### [Tasks to carry out]
1. Can you write out the iptables passage word for word, starting at "-A INPUT -i" and ending at "to standard output."?
2. Would you continue the iptables firewall text from the point where it stops?

━━ Source ━━

NetworkManager has nothing to do with iptables, although you may run into issues if you're using other firewalling software like ufw. The default ruleset that is applied by iptables-apply is /etc/network/iptables, so let's use that one.

The rules file looks like:

*FILTER

# filter rules here, example below:

# Reject incoming packets by default
:INPUT REJECT

# example of established packets: you request askubuntu.com and a response is
# send back to TCP port 80
-A INPUT -m state --state RELATED,ESTABLISHED -j ACCEPT
# Allow traffic to the loopback adapter ("localhost")
-A INPUT -i lo -j ACCEPT

COMMIT

Note that a newline after COMMIT is mandatory, without it the file won't load correctly. If you wish to see your current ruleset, run sudo iptables-save to output the rules to standard output.

━━━
━━ Records supplied ━━

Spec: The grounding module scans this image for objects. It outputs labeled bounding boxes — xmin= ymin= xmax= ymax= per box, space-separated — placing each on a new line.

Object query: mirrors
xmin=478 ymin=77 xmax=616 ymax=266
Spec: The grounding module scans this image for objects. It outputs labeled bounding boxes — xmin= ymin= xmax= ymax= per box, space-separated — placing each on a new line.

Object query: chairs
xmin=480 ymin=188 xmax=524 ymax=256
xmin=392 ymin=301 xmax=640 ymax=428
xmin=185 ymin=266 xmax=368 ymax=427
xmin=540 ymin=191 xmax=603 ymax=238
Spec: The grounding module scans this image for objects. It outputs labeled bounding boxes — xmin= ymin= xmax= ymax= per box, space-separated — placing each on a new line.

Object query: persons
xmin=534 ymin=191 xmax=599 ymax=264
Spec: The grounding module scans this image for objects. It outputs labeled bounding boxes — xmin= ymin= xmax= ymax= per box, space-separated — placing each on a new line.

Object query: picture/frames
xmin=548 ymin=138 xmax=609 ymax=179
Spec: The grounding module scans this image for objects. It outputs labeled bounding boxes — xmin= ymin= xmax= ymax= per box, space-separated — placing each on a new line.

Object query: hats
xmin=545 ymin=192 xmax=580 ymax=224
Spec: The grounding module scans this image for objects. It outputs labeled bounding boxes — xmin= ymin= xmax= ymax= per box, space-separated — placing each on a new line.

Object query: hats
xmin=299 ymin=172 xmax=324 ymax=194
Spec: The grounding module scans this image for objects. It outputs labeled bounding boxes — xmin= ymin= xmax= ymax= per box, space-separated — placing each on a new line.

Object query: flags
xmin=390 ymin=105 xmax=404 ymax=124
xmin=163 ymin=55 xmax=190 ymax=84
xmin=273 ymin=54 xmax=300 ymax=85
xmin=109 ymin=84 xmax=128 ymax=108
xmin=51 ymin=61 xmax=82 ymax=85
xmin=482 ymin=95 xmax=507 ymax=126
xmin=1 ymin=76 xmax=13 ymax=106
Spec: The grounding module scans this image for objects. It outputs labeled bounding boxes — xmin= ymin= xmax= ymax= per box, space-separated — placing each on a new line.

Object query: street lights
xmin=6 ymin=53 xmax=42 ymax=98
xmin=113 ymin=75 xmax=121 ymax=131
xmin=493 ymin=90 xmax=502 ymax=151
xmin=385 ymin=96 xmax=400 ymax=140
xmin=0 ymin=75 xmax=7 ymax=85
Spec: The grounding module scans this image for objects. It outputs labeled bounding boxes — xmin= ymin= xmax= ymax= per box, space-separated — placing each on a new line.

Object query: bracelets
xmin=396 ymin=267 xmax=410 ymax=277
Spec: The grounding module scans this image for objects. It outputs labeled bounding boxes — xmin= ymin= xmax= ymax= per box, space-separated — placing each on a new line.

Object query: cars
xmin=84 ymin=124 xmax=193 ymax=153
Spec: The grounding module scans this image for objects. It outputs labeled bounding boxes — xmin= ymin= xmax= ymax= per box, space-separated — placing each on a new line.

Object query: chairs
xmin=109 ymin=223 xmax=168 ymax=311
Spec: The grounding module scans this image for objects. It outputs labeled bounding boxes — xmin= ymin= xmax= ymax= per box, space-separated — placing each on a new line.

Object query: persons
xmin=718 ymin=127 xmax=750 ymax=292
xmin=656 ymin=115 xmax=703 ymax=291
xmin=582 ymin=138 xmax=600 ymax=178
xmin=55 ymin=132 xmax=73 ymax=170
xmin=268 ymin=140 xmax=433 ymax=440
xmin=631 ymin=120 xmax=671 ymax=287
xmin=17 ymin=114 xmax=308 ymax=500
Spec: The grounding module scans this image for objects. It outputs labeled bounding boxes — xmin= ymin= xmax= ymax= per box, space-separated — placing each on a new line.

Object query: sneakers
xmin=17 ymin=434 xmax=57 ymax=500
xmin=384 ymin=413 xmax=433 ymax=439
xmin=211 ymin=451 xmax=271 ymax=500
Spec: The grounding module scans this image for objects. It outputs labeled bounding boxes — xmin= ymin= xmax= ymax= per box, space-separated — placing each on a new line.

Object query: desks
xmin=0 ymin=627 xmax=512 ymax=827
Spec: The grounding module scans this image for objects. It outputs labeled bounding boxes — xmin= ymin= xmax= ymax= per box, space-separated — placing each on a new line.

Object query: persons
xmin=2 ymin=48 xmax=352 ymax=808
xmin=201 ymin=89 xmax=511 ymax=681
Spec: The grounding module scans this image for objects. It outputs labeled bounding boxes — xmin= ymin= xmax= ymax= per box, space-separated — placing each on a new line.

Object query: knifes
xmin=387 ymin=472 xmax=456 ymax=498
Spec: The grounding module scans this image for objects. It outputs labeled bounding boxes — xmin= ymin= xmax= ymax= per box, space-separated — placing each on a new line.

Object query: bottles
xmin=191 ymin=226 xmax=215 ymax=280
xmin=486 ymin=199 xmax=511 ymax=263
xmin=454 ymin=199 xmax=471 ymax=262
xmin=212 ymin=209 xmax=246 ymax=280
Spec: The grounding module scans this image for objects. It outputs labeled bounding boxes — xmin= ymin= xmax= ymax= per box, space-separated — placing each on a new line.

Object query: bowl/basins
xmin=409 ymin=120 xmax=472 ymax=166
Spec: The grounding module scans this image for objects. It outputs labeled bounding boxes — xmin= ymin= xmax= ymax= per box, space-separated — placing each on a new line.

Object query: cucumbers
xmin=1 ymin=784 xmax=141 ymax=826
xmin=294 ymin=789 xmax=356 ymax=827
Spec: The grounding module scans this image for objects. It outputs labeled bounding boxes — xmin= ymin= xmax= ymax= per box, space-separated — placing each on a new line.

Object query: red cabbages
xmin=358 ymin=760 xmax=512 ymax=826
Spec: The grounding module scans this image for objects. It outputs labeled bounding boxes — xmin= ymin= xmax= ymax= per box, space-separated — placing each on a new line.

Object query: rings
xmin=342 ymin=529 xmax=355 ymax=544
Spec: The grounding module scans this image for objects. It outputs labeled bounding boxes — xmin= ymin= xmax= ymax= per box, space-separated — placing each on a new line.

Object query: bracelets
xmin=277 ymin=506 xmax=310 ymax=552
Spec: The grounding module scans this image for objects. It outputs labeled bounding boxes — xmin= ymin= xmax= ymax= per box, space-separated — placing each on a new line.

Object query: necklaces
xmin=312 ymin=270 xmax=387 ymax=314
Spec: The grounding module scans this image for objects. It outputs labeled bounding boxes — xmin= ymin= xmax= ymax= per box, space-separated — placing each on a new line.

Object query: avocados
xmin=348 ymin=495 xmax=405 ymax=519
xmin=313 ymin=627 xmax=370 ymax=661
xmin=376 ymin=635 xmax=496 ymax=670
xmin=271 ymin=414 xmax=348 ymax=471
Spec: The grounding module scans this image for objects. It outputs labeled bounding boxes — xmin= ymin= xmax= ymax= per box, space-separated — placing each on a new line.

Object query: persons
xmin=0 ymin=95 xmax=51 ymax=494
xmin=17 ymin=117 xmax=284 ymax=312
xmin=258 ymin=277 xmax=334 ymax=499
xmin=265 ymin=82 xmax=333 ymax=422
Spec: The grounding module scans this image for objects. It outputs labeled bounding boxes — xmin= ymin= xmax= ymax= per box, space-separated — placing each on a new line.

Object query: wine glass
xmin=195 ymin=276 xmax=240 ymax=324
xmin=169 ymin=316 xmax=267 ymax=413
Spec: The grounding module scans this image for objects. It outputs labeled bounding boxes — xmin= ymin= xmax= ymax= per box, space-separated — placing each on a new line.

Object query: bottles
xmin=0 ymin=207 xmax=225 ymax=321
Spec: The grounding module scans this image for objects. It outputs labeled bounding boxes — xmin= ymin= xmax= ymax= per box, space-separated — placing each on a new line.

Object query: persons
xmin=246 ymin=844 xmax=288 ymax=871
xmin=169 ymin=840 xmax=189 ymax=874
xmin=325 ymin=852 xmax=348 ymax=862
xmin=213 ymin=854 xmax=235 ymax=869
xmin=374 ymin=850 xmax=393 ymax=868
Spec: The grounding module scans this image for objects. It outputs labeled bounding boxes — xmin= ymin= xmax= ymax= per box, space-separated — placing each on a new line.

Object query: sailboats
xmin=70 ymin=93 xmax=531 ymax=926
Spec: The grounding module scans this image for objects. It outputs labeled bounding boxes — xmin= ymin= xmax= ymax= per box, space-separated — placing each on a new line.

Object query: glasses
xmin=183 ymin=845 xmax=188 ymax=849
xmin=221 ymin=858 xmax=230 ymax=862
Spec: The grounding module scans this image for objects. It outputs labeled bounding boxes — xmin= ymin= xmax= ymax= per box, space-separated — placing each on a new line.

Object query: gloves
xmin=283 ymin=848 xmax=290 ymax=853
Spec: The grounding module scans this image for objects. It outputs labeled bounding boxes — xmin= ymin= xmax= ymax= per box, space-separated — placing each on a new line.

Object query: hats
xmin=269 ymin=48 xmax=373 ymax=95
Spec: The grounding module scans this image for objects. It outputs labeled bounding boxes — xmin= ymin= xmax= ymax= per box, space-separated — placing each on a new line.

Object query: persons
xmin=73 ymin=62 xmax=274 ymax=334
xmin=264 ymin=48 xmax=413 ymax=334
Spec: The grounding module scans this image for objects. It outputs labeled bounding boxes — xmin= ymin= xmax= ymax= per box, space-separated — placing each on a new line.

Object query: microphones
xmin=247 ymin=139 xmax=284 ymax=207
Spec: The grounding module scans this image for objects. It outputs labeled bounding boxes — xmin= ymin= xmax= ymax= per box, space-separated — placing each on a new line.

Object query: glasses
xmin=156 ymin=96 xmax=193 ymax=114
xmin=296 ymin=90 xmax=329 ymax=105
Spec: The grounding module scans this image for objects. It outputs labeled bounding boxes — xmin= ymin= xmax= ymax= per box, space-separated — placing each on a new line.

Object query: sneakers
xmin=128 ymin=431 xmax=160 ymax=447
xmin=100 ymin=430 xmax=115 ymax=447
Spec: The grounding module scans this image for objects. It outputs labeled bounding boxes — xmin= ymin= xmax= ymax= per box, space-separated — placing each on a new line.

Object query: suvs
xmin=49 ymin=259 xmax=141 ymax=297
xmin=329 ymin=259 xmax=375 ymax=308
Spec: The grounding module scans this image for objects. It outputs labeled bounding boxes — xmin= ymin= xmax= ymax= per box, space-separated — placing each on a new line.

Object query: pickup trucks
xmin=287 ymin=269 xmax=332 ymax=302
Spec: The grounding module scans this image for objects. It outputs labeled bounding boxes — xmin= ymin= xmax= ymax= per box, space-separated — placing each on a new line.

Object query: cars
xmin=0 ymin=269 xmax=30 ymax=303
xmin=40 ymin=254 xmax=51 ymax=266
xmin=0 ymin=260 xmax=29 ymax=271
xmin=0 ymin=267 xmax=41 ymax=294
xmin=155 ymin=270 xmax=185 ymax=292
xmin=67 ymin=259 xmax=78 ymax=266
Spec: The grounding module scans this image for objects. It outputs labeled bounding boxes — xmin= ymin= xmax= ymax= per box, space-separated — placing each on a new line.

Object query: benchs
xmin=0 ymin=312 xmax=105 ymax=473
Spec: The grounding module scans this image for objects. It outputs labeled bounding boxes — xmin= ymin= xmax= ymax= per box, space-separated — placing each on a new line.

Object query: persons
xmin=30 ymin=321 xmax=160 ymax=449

━━━

### [Responses per task]
1.
-A INPUT -i lo -j ACCEPT

COMMIT

Note that a newline after COMMIT is mandatory, without it the file won't load correctly. If you wish to see your current ruleset, run sudo iptables-save to output the rules to standard output.

2.
Now create the executable /etc/network/if-pre-up.d/iptables file to load the rules on startup:

#!/bin/sh
/sbin/iptables-restore < /etc/network/iptables

Do note that if you apply rules during a session (read: before the machine is shutdown/ rebooted), these will be lost on shutdown. If you wish to keep such rules, create another script for saving the rules. Note that comments and such are lost.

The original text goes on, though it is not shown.